_Passage to read:_
:::
Tuesday, October 03, 2006

Henry IV, Act V, scene 5

Courtiers and Rebels: Post a comment about this scene. See the Act V scene 1 post for detailed instructions.


Blogger MeganF said...

3. I wonder what the King would have done if he had won the war, but Hotspur survived. Would he had him killed like his uncle, "Bear Worcester to the death, and Vernon too," (14) or would free him for a valiant effort like he did Douglas, "Go to the Douglas, and deliver him up to his pleasure, ransomless and free," (27-28)? The King seemed to admire Douglas' courage on the battlefield, but would he hold Hotspur in the same light? Sure, he was a great soldier and very honorable, but he committed treason. I think the King would have a very tough time figuring out what to do with Hotspur. Earlier in the play he longed for Hotspur to be his own son, but after the rebellion I wonder if all that respect was lost like it was with Worcester.

7:54 PM  
Blogger haley said...

3. I didn't really like how Shakespeare ended the play. It seemed to me that he wanted to end it quickly, so he just left out a well thought-out ending. I was just curious why he did this. I know there is a second part to the play, but it seems to me that this scene should have either been put in part 2, or Shakespeare should have written a better conclusion.

3:36 PM  
Blogger The Katie S. said...
:::
_Provided material:_

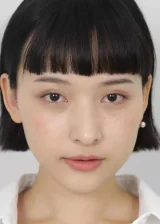 Xanna Chan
:::
_Apply what you read:_
(1) Rename "Hotspur" as "Percy" in the stretch of the Henry IV blog page that opens with the words containing "Blogger MeganF said..." and closes with "Blogger haley said...", and write that stretch out again.
(2) On the Henry IV blog page, whom does MeganF say the King set free without ransom?
(3) Pick up the Henry IV blog page after its last line and write what comes next.
The data above is separate from the Henry IV blog page.

_Answers to each task:_
(1)
Blogger MeganF said...

3. I wonder what the King would have done if he had won the war, but Percy survived. Would he had him killed like his uncle, "Bear Worcester to the death, and Vernon too," (14) or would free him for a valiant effort like he did Douglas, "Go to the Douglas, and deliver him up to his pleasure, ransomless and free," (27-28)? The King seemed to admire Douglas' courage on the battlefield, but would he hold Percy in the same light? Sure, he was a great soldier and very honorable, but he committed treason. I think the King would have a very tough time figuring out what to do with Percy. Earlier in the play he longed for Percy to be his own son, but after the rebellion I wonder if all that respect was lost like it was with Worcester.

7:54 PM  
Blogger haley said...

(2) Douglas.

(3)
I too wondered about the ending of the play. It's a Shakespearean convention to end a play with the next ruler of the kingdom and, in a sense, Hal is the next ruler and not his father. I know, also, that another play follows under the title of Henry the IV, but I didn't think it would matter. Why didn't Hal finish things up? I think it would have seriously changed the ending just because who says what is so important. I agree also that the ending seems rather brief and wonder if the addition of Part 2 makes this ending worthwhile. On the other hand, Shakespeare's play have always stood alone before. Was he in too much of a hurry to continue his line-up of the king plays? Personally, I'd say the only reason he clipped it short at the end is because the plays continue. Like with books in a trilogy, one forgets exactly how one of the books ends and continues on to the next because it's not until the third book of the three that the ending truly makes a difference. I'd like to see this hypothesis through by reading Henry IV, Part 2 because I would imagine it could either be exciting or escape another Shakespeare convention.

5:06 AM  
Blogger Jimmy N. said...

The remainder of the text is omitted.